ただいま絶好調中の阪神タイガース。野手陣では新井貴浩、マートンの復調が光る。その功労者は、水谷実雄打撃コーチだ。
「最近まで甲子園近くで焼き鳥店をやっていたので、開幕直後の打線の調子が上がらない時は、心ないファンから“焼き鳥屋のオッサン連れてきたん、誰や!”なんてヤジられましたが、5月以降は“神様やァ”と掌返しされている。
過去には広島、近鉄などで前田智徳や金本知憲、中村紀洋らを育てた名伯楽。無理せず逆方向に打つ打撃を徹底させて、マートンや新井を生き返らせました」(スポーツジャーナリスト)
そのお陰か、昨年来のマートンと“ノウミサン”の不和も円満解消(※注)。

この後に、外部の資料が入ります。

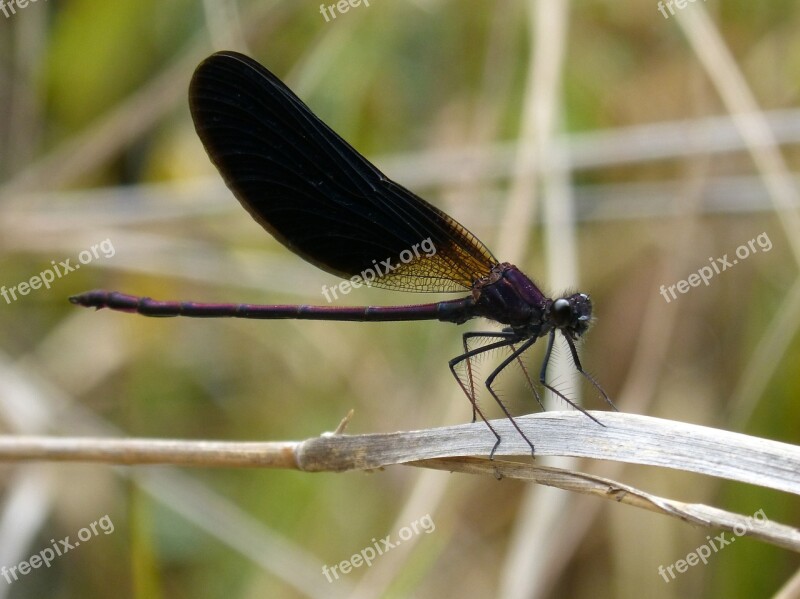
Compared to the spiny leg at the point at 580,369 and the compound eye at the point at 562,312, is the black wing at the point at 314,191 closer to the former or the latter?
the compound eye at the point at 562,312

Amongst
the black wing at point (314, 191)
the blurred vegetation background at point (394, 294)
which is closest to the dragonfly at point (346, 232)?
the black wing at point (314, 191)

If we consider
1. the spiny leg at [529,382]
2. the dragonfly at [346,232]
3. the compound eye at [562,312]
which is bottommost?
the spiny leg at [529,382]

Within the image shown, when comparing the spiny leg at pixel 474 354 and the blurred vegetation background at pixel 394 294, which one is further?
the blurred vegetation background at pixel 394 294

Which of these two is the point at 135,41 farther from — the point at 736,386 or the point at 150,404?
the point at 736,386

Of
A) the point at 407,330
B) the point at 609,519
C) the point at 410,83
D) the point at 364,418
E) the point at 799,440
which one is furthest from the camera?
the point at 410,83

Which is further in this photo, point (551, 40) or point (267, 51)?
point (267, 51)

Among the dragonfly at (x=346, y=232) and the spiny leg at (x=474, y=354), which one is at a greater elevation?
the dragonfly at (x=346, y=232)

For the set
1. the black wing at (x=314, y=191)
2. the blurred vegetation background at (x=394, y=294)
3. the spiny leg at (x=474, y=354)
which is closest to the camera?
the spiny leg at (x=474, y=354)

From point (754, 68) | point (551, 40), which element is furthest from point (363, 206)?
point (754, 68)

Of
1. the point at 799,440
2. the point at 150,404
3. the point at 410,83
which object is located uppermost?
the point at 410,83
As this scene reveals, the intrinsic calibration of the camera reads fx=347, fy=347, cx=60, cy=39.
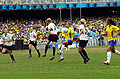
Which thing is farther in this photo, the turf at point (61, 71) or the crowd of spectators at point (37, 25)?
the crowd of spectators at point (37, 25)

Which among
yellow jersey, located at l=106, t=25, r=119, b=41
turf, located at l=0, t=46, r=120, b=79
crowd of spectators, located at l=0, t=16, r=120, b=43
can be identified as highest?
yellow jersey, located at l=106, t=25, r=119, b=41

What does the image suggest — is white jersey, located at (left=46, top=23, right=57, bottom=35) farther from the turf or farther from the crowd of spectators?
the crowd of spectators

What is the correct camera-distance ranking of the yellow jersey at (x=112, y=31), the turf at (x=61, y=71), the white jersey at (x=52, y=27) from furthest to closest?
the white jersey at (x=52, y=27) → the yellow jersey at (x=112, y=31) → the turf at (x=61, y=71)

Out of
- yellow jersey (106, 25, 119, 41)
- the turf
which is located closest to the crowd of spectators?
the turf

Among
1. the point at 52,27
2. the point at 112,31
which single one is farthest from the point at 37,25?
the point at 112,31

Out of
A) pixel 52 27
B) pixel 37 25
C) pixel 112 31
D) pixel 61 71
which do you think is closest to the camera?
pixel 61 71

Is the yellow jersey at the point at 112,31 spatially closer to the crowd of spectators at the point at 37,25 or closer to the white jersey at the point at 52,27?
the white jersey at the point at 52,27

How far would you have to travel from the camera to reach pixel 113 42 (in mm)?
14852

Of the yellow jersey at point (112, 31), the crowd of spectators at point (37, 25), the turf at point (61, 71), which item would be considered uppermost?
the yellow jersey at point (112, 31)

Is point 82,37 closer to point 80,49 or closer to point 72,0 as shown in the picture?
point 80,49

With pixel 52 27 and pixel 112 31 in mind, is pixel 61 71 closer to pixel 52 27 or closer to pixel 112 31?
pixel 112 31

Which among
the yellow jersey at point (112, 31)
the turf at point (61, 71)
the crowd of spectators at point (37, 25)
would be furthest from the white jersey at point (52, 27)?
the crowd of spectators at point (37, 25)

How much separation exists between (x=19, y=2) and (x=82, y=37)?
58.0m

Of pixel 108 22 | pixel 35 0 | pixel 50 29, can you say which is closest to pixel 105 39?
pixel 35 0
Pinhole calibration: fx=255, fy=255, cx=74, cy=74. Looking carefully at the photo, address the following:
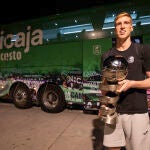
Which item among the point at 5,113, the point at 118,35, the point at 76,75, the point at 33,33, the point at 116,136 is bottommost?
the point at 5,113

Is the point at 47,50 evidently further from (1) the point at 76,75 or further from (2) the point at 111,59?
(2) the point at 111,59

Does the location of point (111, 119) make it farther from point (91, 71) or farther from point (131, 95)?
point (91, 71)

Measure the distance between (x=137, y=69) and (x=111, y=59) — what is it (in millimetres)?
268

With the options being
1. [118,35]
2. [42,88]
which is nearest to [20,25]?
[42,88]

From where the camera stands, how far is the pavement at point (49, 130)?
480 centimetres

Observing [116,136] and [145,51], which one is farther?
[116,136]

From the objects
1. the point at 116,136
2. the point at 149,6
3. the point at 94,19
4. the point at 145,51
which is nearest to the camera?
the point at 145,51

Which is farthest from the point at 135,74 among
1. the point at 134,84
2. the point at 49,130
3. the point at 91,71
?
the point at 91,71

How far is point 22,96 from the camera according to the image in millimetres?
8117

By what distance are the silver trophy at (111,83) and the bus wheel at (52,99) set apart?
4768 mm

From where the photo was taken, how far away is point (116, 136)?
2.62m

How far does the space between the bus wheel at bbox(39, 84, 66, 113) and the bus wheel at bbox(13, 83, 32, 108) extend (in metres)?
0.52

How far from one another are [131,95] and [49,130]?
358 cm

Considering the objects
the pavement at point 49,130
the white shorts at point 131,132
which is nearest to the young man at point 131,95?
the white shorts at point 131,132
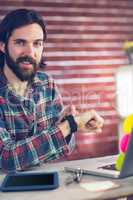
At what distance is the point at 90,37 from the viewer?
3.74 meters

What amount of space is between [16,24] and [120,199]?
138cm

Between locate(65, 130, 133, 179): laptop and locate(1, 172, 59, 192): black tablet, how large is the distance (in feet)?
0.47

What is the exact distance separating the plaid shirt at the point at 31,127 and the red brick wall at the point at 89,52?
1399mm

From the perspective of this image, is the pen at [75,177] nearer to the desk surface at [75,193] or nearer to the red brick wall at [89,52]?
the desk surface at [75,193]

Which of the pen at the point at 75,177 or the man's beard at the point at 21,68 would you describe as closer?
the pen at the point at 75,177

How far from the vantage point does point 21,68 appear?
2.25 meters

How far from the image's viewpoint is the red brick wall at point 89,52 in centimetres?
362

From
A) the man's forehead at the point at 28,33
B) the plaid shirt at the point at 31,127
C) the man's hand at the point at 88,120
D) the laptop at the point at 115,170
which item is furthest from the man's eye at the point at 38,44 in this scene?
the laptop at the point at 115,170

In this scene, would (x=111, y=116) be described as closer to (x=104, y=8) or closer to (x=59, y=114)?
(x=104, y=8)

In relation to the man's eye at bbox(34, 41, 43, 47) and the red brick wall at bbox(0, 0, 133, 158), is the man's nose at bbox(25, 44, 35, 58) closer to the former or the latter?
the man's eye at bbox(34, 41, 43, 47)

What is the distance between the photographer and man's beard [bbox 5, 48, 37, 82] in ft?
7.25

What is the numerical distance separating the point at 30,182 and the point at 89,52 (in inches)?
105

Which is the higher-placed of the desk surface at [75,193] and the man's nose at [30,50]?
the man's nose at [30,50]

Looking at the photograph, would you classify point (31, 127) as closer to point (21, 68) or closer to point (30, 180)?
point (21, 68)
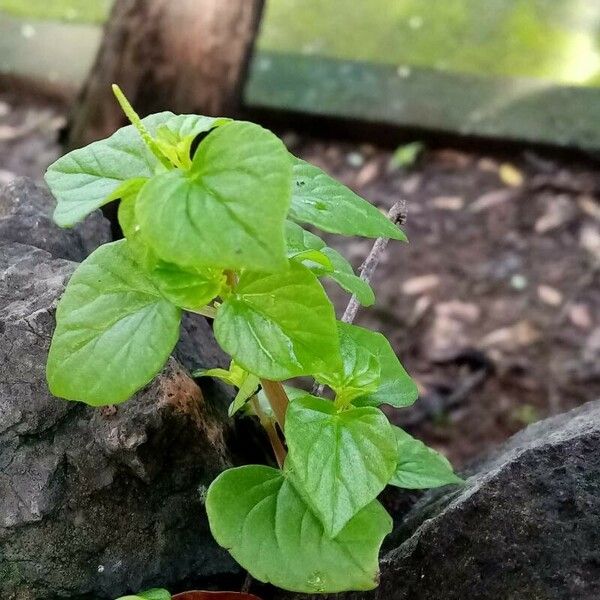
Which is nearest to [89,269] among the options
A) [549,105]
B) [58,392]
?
[58,392]

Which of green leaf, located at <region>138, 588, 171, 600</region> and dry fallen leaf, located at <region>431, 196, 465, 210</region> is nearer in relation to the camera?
green leaf, located at <region>138, 588, 171, 600</region>

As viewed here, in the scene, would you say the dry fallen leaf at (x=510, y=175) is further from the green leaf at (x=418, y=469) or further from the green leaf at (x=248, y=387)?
the green leaf at (x=248, y=387)

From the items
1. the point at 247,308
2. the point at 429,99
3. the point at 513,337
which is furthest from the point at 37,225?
the point at 429,99

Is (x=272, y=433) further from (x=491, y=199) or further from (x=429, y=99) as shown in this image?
(x=429, y=99)

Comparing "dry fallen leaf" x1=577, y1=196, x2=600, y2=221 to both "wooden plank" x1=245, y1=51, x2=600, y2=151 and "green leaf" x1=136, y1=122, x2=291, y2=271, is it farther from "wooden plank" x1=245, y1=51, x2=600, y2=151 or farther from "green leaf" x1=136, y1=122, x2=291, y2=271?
"green leaf" x1=136, y1=122, x2=291, y2=271

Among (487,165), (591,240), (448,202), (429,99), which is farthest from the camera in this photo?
(429,99)

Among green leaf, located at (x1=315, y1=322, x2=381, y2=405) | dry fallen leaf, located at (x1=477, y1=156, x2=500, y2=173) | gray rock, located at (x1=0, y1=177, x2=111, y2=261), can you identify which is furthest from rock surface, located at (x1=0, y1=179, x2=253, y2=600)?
dry fallen leaf, located at (x1=477, y1=156, x2=500, y2=173)
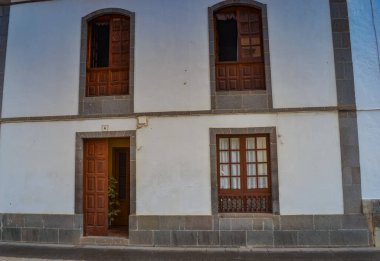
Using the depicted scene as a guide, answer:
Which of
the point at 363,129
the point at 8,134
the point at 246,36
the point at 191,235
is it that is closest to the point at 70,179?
the point at 8,134

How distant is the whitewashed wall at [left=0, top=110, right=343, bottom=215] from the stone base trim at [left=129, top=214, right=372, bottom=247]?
0.19 meters

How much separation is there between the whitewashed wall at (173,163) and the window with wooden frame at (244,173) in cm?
35

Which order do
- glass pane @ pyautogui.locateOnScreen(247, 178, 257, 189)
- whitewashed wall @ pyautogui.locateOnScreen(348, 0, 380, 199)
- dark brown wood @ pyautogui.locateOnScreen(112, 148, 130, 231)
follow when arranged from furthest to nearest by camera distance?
dark brown wood @ pyautogui.locateOnScreen(112, 148, 130, 231) → glass pane @ pyautogui.locateOnScreen(247, 178, 257, 189) → whitewashed wall @ pyautogui.locateOnScreen(348, 0, 380, 199)

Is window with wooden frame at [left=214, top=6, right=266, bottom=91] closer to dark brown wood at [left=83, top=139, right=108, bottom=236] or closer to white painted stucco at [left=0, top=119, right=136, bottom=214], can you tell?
white painted stucco at [left=0, top=119, right=136, bottom=214]

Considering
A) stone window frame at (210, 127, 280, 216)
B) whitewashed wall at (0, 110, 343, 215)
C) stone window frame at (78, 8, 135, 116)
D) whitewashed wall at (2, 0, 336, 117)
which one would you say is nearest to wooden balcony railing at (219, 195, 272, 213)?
stone window frame at (210, 127, 280, 216)

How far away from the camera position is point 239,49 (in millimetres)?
8664

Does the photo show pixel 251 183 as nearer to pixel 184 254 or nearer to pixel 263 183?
pixel 263 183

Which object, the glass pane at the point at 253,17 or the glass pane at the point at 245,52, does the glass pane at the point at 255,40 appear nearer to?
the glass pane at the point at 245,52

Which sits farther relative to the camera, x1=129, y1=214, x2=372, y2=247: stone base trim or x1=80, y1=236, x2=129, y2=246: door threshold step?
x1=80, y1=236, x2=129, y2=246: door threshold step

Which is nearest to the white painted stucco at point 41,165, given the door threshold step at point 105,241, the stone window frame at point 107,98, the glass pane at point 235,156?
the stone window frame at point 107,98

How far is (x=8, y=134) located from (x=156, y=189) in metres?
4.16

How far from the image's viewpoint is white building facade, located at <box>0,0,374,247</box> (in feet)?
25.8

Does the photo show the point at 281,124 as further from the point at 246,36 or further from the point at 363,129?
the point at 246,36

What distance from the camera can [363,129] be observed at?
7883 mm
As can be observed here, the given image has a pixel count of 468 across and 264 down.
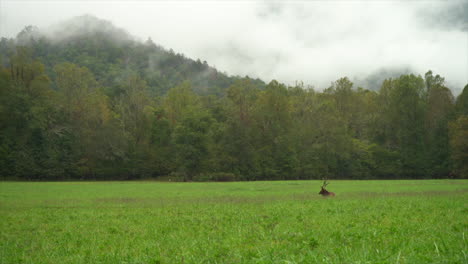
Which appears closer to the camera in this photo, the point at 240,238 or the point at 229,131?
the point at 240,238

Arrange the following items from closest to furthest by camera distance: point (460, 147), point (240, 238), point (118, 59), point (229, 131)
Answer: point (240, 238), point (460, 147), point (229, 131), point (118, 59)

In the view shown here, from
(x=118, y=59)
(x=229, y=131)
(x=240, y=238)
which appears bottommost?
(x=240, y=238)

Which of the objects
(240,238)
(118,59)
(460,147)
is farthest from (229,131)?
(118,59)

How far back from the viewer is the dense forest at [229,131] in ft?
222

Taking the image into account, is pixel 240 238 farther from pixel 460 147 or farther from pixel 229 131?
pixel 460 147

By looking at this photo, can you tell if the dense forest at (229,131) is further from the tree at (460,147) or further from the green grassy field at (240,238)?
the green grassy field at (240,238)

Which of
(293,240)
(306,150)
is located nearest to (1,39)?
(306,150)

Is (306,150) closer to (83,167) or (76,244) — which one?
(83,167)

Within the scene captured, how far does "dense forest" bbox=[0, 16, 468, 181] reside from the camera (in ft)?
222

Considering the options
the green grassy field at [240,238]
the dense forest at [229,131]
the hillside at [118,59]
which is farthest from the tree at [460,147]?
the hillside at [118,59]

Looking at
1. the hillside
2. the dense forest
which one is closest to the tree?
the dense forest

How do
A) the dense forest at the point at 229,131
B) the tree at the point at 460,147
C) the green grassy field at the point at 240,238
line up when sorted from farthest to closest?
the dense forest at the point at 229,131
the tree at the point at 460,147
the green grassy field at the point at 240,238

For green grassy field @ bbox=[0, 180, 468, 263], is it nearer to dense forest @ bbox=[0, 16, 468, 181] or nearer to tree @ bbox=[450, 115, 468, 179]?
dense forest @ bbox=[0, 16, 468, 181]

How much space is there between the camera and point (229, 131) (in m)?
74.8
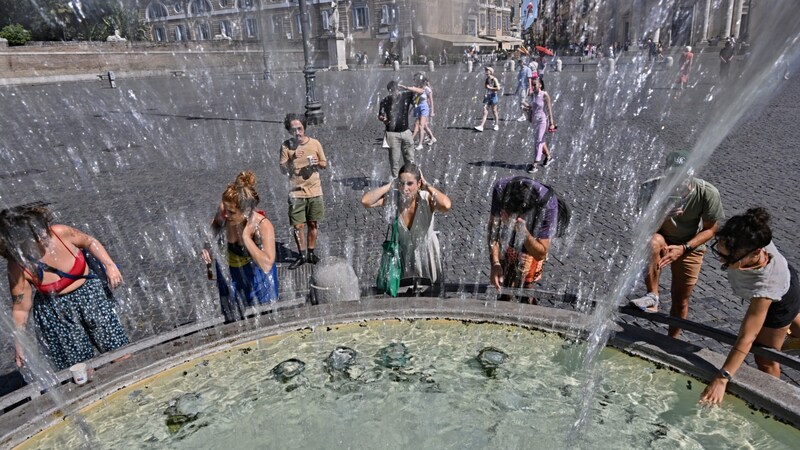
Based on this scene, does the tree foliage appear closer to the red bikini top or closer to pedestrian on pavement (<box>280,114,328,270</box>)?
pedestrian on pavement (<box>280,114,328,270</box>)

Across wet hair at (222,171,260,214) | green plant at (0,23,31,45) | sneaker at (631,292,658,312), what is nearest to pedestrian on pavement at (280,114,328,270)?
wet hair at (222,171,260,214)

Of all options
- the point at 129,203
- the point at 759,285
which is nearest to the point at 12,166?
the point at 129,203

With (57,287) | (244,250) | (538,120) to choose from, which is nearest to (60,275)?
(57,287)

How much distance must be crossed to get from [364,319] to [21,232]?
7.34ft

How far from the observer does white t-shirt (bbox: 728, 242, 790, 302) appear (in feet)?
9.43

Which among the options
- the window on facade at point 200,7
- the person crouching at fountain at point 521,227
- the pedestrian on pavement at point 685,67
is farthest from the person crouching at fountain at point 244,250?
the window on facade at point 200,7

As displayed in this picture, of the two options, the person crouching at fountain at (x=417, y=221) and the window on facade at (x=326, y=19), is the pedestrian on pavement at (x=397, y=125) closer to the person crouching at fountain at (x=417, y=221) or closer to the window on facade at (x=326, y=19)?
the person crouching at fountain at (x=417, y=221)

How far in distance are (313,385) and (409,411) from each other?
26.1 inches

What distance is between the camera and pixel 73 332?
3.57 m

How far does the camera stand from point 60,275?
3.44m

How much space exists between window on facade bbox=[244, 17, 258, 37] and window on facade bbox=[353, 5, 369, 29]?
9509 mm

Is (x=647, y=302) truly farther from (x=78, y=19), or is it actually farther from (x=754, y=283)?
(x=78, y=19)

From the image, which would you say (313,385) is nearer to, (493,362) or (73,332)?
(493,362)

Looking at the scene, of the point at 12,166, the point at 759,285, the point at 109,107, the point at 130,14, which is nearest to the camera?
the point at 759,285
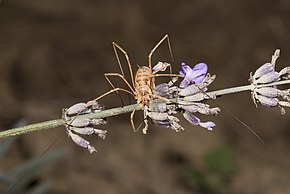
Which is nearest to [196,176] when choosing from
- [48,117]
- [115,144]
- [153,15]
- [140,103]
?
[115,144]

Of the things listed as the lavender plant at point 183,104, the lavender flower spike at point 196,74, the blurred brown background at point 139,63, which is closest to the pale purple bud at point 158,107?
the lavender plant at point 183,104

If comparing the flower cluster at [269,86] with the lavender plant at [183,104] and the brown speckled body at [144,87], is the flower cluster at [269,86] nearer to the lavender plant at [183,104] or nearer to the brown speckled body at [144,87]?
the lavender plant at [183,104]

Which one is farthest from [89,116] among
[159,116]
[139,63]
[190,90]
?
[139,63]

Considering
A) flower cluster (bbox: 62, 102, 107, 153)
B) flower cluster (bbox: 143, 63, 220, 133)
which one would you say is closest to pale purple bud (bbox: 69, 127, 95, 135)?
flower cluster (bbox: 62, 102, 107, 153)

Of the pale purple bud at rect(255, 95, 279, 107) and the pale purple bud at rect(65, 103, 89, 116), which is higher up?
the pale purple bud at rect(255, 95, 279, 107)

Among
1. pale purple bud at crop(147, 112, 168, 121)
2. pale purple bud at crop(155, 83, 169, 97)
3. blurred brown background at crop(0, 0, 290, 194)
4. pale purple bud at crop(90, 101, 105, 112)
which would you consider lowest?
pale purple bud at crop(90, 101, 105, 112)

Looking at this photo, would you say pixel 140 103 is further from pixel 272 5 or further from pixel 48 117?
pixel 272 5

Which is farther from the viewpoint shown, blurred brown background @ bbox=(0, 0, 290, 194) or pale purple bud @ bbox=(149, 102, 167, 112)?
blurred brown background @ bbox=(0, 0, 290, 194)

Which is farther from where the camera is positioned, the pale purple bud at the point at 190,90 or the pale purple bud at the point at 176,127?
the pale purple bud at the point at 190,90

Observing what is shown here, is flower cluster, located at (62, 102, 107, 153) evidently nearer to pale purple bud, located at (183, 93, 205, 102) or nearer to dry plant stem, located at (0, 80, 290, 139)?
dry plant stem, located at (0, 80, 290, 139)
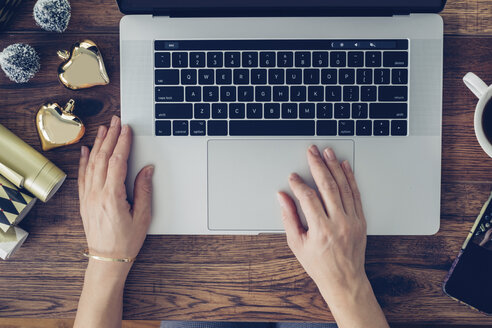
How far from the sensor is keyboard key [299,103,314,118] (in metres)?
0.70

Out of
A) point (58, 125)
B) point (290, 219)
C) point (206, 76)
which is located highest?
point (206, 76)

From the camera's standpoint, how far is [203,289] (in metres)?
0.77

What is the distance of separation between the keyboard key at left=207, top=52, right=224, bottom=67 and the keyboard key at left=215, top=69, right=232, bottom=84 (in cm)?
1

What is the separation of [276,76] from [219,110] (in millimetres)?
118

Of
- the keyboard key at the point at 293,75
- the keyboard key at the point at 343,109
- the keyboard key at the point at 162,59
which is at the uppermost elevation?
the keyboard key at the point at 162,59

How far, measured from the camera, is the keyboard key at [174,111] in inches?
27.7

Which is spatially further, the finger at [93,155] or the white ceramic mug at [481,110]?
the finger at [93,155]

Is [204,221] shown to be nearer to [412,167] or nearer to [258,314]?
[258,314]

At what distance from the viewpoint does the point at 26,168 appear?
2.32 feet

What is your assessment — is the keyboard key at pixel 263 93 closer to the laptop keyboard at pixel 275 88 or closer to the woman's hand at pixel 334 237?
the laptop keyboard at pixel 275 88

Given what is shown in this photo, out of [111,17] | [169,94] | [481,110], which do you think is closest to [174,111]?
[169,94]

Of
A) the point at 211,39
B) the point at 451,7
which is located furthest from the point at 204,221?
the point at 451,7

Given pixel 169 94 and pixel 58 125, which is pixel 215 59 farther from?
pixel 58 125

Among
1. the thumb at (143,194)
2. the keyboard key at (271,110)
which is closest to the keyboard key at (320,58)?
the keyboard key at (271,110)
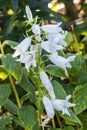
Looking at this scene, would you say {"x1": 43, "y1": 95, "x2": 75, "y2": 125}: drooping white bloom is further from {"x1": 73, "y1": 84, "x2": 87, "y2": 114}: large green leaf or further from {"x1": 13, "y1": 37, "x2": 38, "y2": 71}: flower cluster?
{"x1": 73, "y1": 84, "x2": 87, "y2": 114}: large green leaf

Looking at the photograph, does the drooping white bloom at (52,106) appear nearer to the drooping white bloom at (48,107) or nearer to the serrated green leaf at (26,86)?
the drooping white bloom at (48,107)

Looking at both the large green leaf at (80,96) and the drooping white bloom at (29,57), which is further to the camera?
the large green leaf at (80,96)

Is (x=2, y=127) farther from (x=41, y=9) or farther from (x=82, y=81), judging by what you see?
(x=41, y=9)

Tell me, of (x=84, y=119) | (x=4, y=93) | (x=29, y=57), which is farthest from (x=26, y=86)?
(x=84, y=119)

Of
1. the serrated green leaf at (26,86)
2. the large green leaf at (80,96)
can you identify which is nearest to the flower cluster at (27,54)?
the serrated green leaf at (26,86)

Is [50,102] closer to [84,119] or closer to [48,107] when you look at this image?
[48,107]

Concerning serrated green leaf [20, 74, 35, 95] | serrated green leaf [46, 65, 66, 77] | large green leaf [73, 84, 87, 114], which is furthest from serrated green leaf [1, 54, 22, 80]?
large green leaf [73, 84, 87, 114]
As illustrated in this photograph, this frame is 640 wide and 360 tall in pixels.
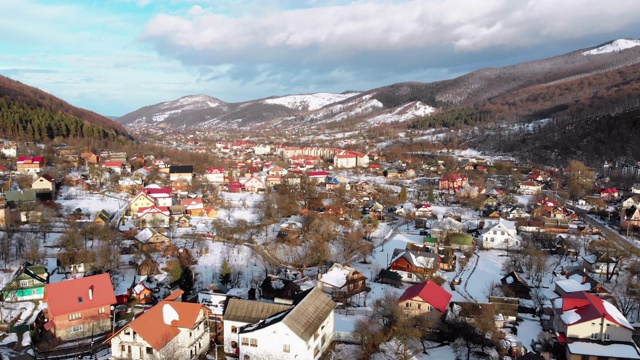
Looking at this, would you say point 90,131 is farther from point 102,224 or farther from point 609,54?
point 609,54

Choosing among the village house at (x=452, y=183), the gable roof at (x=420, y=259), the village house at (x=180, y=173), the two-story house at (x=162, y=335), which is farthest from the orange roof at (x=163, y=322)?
the village house at (x=452, y=183)

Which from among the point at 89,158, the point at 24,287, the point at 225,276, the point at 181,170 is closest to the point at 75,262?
the point at 24,287

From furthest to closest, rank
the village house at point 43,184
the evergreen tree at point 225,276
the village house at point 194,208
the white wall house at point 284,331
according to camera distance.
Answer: the village house at point 43,184 < the village house at point 194,208 < the evergreen tree at point 225,276 < the white wall house at point 284,331

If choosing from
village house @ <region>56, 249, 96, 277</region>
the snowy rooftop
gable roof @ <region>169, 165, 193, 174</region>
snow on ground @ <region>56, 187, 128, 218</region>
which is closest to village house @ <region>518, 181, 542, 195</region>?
gable roof @ <region>169, 165, 193, 174</region>

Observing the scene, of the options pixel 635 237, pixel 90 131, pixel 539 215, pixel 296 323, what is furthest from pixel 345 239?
pixel 90 131

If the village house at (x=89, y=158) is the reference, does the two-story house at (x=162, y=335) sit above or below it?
below

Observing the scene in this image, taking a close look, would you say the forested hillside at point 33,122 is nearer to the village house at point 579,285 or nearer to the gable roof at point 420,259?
the gable roof at point 420,259

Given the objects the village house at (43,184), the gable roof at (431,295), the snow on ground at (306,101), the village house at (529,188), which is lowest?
the village house at (529,188)

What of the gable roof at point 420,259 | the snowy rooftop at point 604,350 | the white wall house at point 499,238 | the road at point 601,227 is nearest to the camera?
the snowy rooftop at point 604,350

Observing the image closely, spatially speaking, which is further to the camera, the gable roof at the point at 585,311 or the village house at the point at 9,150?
the village house at the point at 9,150
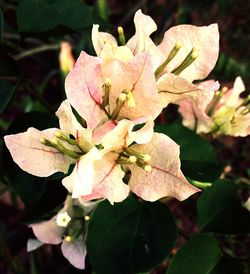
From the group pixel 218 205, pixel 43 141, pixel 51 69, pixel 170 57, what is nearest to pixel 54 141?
pixel 43 141

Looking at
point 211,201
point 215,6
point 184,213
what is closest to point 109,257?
point 211,201

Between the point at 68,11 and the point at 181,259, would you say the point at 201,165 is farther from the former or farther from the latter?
the point at 68,11

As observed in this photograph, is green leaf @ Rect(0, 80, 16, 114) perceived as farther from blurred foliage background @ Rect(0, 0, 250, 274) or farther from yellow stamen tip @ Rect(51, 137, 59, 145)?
yellow stamen tip @ Rect(51, 137, 59, 145)

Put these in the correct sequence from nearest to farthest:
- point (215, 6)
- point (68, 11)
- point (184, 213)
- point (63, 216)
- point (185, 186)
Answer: point (185, 186), point (63, 216), point (68, 11), point (184, 213), point (215, 6)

ベンチ内の雰囲気は、かつてないほど明るくなっている。
「これは西岡剛の功績が大きいですね。チームで“ツヨポン”と呼ばれるムードメーカー。選手たちは誰かが打つ度に、西岡が広めたパフォーマンス(ベンチ前でスタンドを指差す)をやる。ハタから見ていると“もうええっちゅうねん”ってくらいうっとうしいんですが、意外にこれで一体感が生まれています。
先日、新井が打った際には、パフォーマンスをやるぞやるぞと見せかけて全員でガン無視。チーム随一の“いじられキャラ”新井を茶化して、盛り上がっていました。最高のムードですわ」(在阪スポーツ紙記者)
【※注】2012年6月9日のオリックス戦後、試合中の拙守により相手走者の生還を許したことにコメントを求められたマートンが、「(先発投手の)能見が嫌い」というコメントを残したと報じられ、騒動となった。しかし今年4月9日の巨人戦で、マートンと能見がお立ち台に上がった際、マートンが「ノウミサン、アイシテル」と抱きつき、騒動は収束した。